DIRECTIVE: Quote verbatim the portion of the passage on Gazprom that lies between "international prices. The" and "the new one.", inclusive.

TEXT SHOWN:

::::::::

Many of the arguments on Gazprom are about the visible part of the iceberg,
i.e. the hard-currency revenues generated by the export of gas to Europe at “real”
international prices. The debate then focuses on the way these revenues are
shared between legitimate company spending, taxes, other company expenses of
various kinds, and returns to shareholders. The relationship between Gazprom and
the Russian authorities (local and national) is seen mostly through the angle of
control by the government. This text argues argue that the interactions between
Gazprom and public bodies are complex and shape the way Gazprom is and has been
run in many ways independently of the fact that the Government owns a
controlling stake. The way Putin seems tempted to take over the company will not
change these underlying influences which were understood by the previous
management but not, it would appear, by the new one.
The “strategic deal” between Gazprom and the
Russian government
The main elements of the relationship between Gazprom and Russian authorities
are the following:
(i) Gazprom produces over 500 bcm/y of natural gas, of which less than a
quarter is fully monetised (through exports to Europe) while the rest is
distributed in Russia and some countries of the FSU at a very low cost. This
means that most (at least 75%) of the economic rent generated by Gazprom through
the exploitation of Russia’s gas reserves is captured by the Russian
population and the Russian economy. Discussions on the monetised part of the
rent focus, per force, on the more visible but smaller portion of the wealth
created by Gazprom, while the rest, although much bigger, is neglected because
it is domestic and much less measurable in monetary terms. It nevertheless
constitutes the core of the relationship between Gazprom and Russian
authorities.

::::::::

MATERIAL PROVIDED:
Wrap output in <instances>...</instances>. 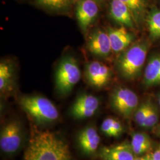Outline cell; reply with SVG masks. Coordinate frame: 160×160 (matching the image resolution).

::::::::

RESPONSE TO THE EXERCISE:
international prices. The debate then focuses on the way these revenues are
shared between legitimate company spending, taxes, other company expenses of
various kinds, and returns to shareholders. The relationship between Gazprom and
the Russian authorities (local and national) is seen mostly through the angle of
control by the government. This text argues argue that the interactions between
Gazprom and public bodies are complex and shape the way Gazprom is and has been
run in many ways independently of the fact that the Government owns a
controlling stake. The way Putin seems tempted to take over the company will not
change these underlying influences which were understood by the previous
management but not, it would appear, by the new one.